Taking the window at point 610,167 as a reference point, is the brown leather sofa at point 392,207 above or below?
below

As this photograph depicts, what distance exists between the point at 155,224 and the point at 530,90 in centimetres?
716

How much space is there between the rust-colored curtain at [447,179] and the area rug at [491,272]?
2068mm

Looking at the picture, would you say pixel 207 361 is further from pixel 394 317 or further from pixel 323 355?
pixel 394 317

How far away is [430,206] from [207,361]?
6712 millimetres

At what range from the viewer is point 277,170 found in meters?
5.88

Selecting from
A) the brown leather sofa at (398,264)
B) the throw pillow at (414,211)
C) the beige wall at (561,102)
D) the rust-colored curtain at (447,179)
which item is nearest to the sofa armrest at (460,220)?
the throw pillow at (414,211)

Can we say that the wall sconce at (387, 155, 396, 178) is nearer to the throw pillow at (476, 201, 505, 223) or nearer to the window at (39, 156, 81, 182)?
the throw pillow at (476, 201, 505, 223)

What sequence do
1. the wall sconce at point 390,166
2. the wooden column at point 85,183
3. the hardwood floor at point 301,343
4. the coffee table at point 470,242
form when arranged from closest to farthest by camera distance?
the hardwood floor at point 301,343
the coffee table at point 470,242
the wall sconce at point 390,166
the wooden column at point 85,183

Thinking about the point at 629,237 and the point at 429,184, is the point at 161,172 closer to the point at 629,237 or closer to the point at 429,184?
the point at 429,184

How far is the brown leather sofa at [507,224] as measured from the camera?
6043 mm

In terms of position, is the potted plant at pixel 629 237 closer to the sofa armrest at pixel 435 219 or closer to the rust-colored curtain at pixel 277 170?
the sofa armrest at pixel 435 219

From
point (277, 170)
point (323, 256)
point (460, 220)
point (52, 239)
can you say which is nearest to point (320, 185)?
################
• **What to do**: Substitute "gray fabric sofa" for every occurrence of "brown leather sofa" in the material above, and leave all other text unchanged.

• **Final answer**:
Taking the window at point 610,167 as a reference point, is the gray fabric sofa at point 392,207 above or below?
below

As this photograph depicts, what distance exists between the point at 155,224 and the point at 530,90 in centimetres?
716

How much space is there between the rust-colored curtain at [447,179] and the area rug at [491,272]?
2068mm

Looking at the picture, would you say pixel 207 361 is further from pixel 394 317 or further from pixel 323 355?
pixel 394 317

How far away is [430,206] from [207,361]?
6712 millimetres

At what range from the viewer is point 277,170 found in meters?
5.88

Selecting from
A) the gray fabric sofa at (398,264)
B) the throw pillow at (414,211)
C) the beige wall at (561,102)
D) the rust-colored curtain at (447,179)
which item is nearest to the sofa armrest at (460,220)?
the throw pillow at (414,211)

Can we say that the wall sconce at (387, 155, 396, 178) is nearer to the throw pillow at (476, 201, 505, 223) or nearer to the window at (39, 156, 81, 182)?
the throw pillow at (476, 201, 505, 223)

What sequence do
1. the wall sconce at point 390,166
2. the wooden column at point 85,183
3. the hardwood floor at point 301,343
4. the coffee table at point 470,242
form when arranged from closest to farthest by camera distance?
the hardwood floor at point 301,343
the coffee table at point 470,242
the wall sconce at point 390,166
the wooden column at point 85,183

Thinking about the point at 629,237 and the point at 429,184, is the point at 161,172 closer to the point at 629,237 or closer to the point at 429,184?
the point at 429,184

How far is the gray fabric sofa at [507,224] as measured from the camera?
6043 mm

In terms of position, is the potted plant at pixel 629 237 closer to the sofa armrest at pixel 435 219 or closer to the rust-colored curtain at pixel 277 170?
the sofa armrest at pixel 435 219

From
point (277, 170)
point (323, 256)
point (460, 220)
point (52, 239)
can you say which is nearest to point (320, 185)?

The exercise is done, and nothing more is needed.